Numerous competing retailers like IKEA, Walmart, and Ashley have already announced that they are phasing out toxic flame retardants in furniture. Some chains like Pier 1 Imports, Rooms to Go, and Berkshire Hathaway’s furniture stores have not yet made announcements.
For years, the vast majority of couches and upholstered furniture across the U.S. contained high levels of toxic flame retardant chemicals. Since 1975, furniture foam sold across the U.S. has been laden with these substances to meet the standards of a California “technical bulletin” called TB117. Despite being called “flame retardants,” research by the U.S. Consumer Product Safety Commission and other groups has found that these chemicals are not necessary to ensure that furniture is fire safe.
Recent changes to the California flammability standard now provide better fire safety without the use of these toxic chemicals. The new standard, which became mandatory as of January 1, 2015, can be met without the addition of flame retardant chemicals. It does not prevent the use of toxic flame retardants, however, so they may still be used in furniture foam.
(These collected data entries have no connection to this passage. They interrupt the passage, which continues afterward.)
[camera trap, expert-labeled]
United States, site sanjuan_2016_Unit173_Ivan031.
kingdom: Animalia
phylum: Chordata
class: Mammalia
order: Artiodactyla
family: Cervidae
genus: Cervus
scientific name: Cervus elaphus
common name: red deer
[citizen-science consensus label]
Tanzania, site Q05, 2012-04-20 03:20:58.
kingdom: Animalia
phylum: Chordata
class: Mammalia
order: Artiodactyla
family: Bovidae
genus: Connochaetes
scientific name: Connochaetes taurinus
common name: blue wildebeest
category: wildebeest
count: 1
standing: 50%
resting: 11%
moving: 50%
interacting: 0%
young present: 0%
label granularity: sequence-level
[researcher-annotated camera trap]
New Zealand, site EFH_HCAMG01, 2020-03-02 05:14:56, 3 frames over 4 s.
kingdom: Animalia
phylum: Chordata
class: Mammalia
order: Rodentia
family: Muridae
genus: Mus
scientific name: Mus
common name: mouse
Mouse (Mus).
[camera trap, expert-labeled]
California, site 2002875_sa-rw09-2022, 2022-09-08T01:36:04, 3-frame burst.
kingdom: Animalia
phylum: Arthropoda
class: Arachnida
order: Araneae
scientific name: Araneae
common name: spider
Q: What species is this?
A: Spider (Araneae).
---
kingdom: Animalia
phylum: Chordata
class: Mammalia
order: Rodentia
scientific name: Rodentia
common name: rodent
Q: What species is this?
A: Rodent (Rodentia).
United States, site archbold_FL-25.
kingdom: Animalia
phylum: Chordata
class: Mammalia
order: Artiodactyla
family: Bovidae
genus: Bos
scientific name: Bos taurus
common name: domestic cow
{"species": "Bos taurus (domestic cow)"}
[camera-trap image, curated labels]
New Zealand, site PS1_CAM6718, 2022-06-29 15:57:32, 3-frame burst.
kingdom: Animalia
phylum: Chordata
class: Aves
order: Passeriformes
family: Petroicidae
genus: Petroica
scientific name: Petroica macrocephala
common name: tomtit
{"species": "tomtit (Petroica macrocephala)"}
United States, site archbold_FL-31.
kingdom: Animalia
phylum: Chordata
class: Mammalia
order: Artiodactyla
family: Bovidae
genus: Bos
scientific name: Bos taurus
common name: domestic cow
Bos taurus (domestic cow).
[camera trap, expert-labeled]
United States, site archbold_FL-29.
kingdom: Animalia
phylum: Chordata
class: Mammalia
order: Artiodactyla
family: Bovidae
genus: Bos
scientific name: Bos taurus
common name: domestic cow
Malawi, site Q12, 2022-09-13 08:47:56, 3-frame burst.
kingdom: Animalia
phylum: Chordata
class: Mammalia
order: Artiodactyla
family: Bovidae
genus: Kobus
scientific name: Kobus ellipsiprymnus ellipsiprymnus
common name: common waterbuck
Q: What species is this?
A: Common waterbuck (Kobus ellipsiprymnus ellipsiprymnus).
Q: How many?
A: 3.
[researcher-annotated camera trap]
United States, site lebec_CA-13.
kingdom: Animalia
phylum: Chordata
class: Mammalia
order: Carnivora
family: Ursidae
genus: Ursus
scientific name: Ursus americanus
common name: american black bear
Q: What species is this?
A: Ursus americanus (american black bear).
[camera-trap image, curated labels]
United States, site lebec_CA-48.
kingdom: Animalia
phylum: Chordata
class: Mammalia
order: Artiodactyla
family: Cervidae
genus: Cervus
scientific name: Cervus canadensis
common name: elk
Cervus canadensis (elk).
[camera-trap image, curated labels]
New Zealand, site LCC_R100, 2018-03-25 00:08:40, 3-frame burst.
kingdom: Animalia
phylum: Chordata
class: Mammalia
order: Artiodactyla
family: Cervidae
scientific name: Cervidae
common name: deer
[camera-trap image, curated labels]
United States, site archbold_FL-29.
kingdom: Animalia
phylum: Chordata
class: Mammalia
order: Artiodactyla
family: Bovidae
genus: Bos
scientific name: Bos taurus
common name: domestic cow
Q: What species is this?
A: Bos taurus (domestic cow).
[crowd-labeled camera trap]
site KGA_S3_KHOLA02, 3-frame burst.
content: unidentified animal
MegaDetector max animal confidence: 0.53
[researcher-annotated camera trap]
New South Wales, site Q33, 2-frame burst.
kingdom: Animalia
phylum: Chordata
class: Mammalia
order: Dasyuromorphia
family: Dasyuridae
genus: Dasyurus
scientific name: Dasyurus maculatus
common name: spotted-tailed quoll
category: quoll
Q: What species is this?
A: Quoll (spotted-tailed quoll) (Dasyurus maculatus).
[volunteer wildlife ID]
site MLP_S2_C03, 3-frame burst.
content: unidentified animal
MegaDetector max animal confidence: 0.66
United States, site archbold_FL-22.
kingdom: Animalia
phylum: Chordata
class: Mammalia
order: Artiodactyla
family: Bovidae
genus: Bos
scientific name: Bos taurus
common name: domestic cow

In response to the changes to the standard, many leading furniture manufacturers and retailers have eliminated the chemicals in upholstered furniture.
In daily use, toxic flame retardants do not stay in the furniture. They migrate out of the products and collect in indoor dust where they enter people’s bodies by being inhaled, ingested, and touched. Some toxic flame retardants do not break down easily, and have been found to persist and travel to waterways and ecosystems virtually everywhere. Studies show that more than 90 percent of American women of childbearing age have toxic flame retardants in their bodies. In a fire, firefighters are exposed to these harmful chemicals and the highly toxic byproducts that result when they burn.
“Carefully executed long-term studies of prenatal exposure to flame retardants have consistently documented lower IQ scores among the most highly exposed,” said Leonardo Trasande, MD, MPP, associate professor of pediatrics, NYU School of Medicine. “Given that children with lower IQs have lower lifetime economic productivity, efforts by major retailers to remove flame retardants not only protect children’s brains but our economy as well.”
Today’s events were to be held by local groups in partnership with the national Mind the Store campaign, a project of Safer Chemicals, Healthy Families. The national “day of action” preceded an online petition and a formal letter to Macy’s from the campaign. Macy’s is the tenth largest retailer of furniture and bedding in the U.S. and sold an estimated $1.2 billion of furniture and bedding in 2013, according to Furniture Today magazine. While not all Macy’s furniture contains toxic flame retardants, health advocates were asking Macy’s to work with its suppliers to completely phase out these unnecessary dangerous chemicals.
The Mind the Store campaign is challenging major U.S. retailers to adopt policies to identify, restrict, and safely substitute the Hazardous 100+ chemicals in common consumer products.